大切な家族の方が亡くなり、悲しみの中で葬儀も何とか無事に終了。
そして、たいてい落ち着いた頃にふと思うのが、「さて、遺産はどのくらいでどう分けようか?」、「相続税が発生するんじゃないだろうか?」ということではないでしょうか?

特に相続税に関しては、平成27年から基礎控除が引き下げられ、富裕層以外の一般庶民にも無関係ではなくなった、税率が引き上げられた等のマスコミ報道もあって不安に思われている方も多いと思います。

 確かに相続税については、法律改正により平成27年1月1日以降の相続開始からは基礎控除額が引き下げられ、相続税の申告書提出件数は倍くらいになったと言われています。
 基礎控除額とは相続財産の額から差し引くことができる額のことであり、つまり亡くなられた方の財産がこの基礎控除額に達しなければ、相続税は発生しないということになります。

 さて、この基礎控除額ですが、法律改正により平成27年相続開始後の計算式は下記の通りとなりました。
 
 【3,000万円+600万円×法定相続人の人数 】
 
 ちなみに改正前の基礎控除の計算式は、5,000万円+1,000万円×法定相続人の人数でした。

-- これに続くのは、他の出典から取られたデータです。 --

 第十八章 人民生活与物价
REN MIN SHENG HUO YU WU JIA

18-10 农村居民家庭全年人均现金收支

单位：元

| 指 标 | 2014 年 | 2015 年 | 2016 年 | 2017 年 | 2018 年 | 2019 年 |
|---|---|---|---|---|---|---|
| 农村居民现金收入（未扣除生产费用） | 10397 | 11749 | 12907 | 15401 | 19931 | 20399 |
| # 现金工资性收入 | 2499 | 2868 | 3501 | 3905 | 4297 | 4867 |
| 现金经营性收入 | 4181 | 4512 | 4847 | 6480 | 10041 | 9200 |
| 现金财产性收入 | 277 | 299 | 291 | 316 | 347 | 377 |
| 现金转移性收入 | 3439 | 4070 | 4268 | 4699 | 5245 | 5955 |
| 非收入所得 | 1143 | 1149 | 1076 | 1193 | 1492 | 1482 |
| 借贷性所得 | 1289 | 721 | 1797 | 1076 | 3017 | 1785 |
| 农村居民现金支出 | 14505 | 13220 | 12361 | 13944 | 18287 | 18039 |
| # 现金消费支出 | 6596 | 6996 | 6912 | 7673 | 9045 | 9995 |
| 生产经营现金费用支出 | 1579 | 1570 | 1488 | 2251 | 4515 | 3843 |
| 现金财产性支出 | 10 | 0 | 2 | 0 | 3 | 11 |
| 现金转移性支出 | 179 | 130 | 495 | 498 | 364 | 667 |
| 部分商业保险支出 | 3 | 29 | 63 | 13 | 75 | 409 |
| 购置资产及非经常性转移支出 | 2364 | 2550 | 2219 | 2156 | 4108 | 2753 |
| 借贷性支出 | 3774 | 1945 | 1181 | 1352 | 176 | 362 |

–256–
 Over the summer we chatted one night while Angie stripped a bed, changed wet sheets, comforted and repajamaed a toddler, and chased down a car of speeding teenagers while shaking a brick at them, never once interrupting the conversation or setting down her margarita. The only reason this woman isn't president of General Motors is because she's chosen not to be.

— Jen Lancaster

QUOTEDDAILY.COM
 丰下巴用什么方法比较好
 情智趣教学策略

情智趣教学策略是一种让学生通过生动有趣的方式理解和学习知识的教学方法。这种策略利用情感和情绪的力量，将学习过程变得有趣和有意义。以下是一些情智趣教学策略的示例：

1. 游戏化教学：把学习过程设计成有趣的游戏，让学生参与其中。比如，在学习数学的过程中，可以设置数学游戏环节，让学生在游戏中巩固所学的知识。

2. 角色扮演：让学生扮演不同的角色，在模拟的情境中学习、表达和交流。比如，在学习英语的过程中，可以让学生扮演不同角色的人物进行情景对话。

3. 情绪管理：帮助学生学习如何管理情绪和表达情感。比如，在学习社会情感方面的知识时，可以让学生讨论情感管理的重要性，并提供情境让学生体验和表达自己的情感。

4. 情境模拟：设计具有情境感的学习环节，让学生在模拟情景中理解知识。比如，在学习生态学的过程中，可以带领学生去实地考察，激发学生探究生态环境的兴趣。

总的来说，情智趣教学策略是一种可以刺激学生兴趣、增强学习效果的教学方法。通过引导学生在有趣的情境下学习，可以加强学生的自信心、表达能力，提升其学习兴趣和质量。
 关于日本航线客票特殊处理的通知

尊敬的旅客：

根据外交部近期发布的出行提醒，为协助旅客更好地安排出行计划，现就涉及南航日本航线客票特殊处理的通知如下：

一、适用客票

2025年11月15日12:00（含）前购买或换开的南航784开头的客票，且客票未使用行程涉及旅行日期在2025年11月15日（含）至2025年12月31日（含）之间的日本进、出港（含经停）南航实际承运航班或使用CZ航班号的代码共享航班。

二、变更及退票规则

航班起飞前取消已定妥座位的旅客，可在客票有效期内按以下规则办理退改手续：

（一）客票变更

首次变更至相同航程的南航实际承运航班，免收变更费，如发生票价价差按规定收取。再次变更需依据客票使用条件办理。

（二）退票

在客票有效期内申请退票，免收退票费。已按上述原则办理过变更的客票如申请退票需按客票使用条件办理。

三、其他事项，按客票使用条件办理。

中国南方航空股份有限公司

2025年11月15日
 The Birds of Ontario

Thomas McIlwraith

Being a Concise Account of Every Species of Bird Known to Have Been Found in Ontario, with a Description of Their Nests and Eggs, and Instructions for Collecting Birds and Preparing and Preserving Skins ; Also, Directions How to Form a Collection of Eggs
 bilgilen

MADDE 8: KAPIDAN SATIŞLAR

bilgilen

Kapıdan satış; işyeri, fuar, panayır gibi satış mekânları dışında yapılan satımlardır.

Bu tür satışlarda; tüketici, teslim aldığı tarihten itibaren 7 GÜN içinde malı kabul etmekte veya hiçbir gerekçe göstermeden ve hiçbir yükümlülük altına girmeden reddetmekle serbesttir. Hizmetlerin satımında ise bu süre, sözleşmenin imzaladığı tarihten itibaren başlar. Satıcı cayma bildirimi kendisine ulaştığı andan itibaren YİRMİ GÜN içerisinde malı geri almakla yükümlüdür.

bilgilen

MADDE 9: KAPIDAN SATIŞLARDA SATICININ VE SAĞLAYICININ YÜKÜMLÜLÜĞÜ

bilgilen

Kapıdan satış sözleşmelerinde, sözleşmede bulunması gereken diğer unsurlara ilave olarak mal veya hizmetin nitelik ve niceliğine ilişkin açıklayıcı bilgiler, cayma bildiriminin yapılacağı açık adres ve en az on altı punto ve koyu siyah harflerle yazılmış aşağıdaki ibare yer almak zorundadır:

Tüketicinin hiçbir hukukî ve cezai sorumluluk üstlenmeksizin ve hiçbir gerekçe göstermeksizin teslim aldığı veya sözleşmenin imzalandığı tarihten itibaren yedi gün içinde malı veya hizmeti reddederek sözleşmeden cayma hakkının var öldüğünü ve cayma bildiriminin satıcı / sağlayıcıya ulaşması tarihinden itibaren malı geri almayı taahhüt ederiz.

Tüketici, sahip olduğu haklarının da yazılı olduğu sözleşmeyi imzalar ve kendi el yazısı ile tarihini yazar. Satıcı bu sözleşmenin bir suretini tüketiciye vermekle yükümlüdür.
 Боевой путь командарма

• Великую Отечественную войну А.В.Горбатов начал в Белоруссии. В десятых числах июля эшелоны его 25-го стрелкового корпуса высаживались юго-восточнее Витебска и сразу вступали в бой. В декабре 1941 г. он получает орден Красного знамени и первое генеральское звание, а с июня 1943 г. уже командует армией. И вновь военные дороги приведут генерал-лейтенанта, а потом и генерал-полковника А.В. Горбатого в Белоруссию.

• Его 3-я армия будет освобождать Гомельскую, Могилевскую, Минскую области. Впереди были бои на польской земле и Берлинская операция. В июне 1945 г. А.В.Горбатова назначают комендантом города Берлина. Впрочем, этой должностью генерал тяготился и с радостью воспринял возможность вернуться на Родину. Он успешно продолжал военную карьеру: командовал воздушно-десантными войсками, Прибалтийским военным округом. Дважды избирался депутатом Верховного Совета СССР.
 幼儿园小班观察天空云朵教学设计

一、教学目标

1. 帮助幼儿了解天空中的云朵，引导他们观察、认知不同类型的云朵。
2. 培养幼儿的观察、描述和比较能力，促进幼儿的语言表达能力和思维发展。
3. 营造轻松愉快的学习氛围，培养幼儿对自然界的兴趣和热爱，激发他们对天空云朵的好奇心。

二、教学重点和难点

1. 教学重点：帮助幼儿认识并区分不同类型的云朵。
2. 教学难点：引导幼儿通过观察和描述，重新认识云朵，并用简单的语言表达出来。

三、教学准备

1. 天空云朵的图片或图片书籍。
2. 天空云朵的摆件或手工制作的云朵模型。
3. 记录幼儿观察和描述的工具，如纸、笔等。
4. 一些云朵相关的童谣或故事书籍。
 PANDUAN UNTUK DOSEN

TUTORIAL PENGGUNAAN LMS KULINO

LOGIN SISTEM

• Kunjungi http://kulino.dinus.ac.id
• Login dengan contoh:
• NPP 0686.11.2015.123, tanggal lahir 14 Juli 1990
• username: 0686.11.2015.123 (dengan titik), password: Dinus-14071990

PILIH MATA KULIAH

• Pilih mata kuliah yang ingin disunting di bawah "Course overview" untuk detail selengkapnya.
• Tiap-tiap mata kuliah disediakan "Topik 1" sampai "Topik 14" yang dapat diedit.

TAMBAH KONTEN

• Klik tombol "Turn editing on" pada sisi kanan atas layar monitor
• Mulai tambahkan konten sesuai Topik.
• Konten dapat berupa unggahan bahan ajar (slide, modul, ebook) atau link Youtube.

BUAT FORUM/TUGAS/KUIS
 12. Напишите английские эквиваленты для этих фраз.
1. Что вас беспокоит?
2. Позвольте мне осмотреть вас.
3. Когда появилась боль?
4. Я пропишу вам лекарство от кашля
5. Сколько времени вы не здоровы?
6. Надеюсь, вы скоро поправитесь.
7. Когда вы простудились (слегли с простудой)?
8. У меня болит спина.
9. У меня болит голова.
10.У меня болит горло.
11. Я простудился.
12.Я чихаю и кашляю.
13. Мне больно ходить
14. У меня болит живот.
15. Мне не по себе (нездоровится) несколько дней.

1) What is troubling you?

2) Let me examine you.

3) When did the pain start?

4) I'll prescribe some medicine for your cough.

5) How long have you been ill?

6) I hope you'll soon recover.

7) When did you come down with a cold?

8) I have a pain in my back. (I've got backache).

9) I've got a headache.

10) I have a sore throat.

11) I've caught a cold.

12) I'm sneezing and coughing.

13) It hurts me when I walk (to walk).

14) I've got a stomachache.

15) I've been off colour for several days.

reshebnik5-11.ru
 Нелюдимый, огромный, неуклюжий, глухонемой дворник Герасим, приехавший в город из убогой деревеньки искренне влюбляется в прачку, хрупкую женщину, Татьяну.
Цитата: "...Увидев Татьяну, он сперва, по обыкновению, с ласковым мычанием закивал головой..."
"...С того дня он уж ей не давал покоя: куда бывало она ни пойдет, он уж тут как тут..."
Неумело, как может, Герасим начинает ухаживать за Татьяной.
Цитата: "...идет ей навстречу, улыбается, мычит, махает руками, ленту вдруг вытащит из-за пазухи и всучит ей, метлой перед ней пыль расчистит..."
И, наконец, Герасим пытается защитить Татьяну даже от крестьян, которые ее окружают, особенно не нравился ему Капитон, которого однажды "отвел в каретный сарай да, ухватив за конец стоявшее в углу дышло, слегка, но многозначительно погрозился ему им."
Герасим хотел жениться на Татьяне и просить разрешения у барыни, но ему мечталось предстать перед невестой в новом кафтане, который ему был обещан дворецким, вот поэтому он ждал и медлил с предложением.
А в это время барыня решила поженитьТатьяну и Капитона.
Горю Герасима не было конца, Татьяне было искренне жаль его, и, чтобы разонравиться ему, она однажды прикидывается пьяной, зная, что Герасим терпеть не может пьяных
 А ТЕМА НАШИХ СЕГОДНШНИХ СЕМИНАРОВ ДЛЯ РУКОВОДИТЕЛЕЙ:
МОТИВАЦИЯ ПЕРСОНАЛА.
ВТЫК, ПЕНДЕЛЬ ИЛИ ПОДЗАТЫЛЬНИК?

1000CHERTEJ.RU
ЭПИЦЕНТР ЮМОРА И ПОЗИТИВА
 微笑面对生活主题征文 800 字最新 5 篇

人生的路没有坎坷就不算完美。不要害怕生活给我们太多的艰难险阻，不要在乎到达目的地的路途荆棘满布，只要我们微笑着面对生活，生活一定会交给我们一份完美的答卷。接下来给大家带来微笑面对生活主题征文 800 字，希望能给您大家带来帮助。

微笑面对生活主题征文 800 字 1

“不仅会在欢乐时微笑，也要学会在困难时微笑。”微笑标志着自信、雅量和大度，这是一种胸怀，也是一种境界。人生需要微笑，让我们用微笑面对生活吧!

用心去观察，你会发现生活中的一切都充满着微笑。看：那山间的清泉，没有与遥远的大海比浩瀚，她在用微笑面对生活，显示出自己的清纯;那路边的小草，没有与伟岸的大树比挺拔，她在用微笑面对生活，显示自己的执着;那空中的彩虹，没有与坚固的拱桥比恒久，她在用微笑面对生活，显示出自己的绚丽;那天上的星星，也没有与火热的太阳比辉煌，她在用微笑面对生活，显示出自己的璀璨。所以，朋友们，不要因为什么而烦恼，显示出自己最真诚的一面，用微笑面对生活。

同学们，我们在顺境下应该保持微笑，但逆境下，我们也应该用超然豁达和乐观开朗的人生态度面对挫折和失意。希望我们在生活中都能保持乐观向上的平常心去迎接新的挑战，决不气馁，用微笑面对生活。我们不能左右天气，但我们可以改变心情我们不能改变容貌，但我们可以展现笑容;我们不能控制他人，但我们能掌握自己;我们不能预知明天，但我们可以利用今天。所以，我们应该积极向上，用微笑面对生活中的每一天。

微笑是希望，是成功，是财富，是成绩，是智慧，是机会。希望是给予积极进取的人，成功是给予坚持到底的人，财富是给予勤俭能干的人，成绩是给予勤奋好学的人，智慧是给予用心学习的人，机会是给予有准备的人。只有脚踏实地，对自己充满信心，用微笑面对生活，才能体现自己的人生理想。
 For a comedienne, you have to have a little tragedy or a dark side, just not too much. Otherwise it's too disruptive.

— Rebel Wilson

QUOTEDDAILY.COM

 例えば、夫が死亡して残された相続人が妻と子ども2名で計3名の場合、法律改正前では基礎控除額が8,000万円でしたが、改正後は4,800万円になりました。

 つまりこの例でいくと、平成26年以前に発生した相続では相続財産が8,000万円以上なければ相続税は発生しませんでしたが、平成27年以降開始の相続では4,800万円以上の財産があれば、相続税の対象になってくるというになります。
 先程、相続税の申告書件数は倍増したと述べましたが、この法律改正によって相続発生件数に対する相続税申告書対象件数は約4%から8%になったということです。

 しかし、逆に考えるといくら基礎控除が引き下げられたと言っても、100人中92人の人は、まだ相続税とは無関係ということになります。
 都内の一等地に自宅を構え、ある程度の預金がある相続人が1~2人の家庭だと影響があるかもしれませんが、ある一定の要件を満たせば、自宅の敷地の評価額は大幅に減額される等の法律もあり、やはり相続税の影響を受ける家庭は、まだ圧倒的に少ないと思っていいでしょう。
 
 まずは、相続開始日現在で相続財産が全体でどのくらいあるのか洗い出し、基礎控除額に達するのかどうかの確認を行うことです。

 基礎控除額に達しなければ、相続税は一切かかりません。  
 また、税務署への届け出も不要です。

 正しい知識があれば、過度のマスコミ等の報道に慌てることなく、冷静に対応することが可能です。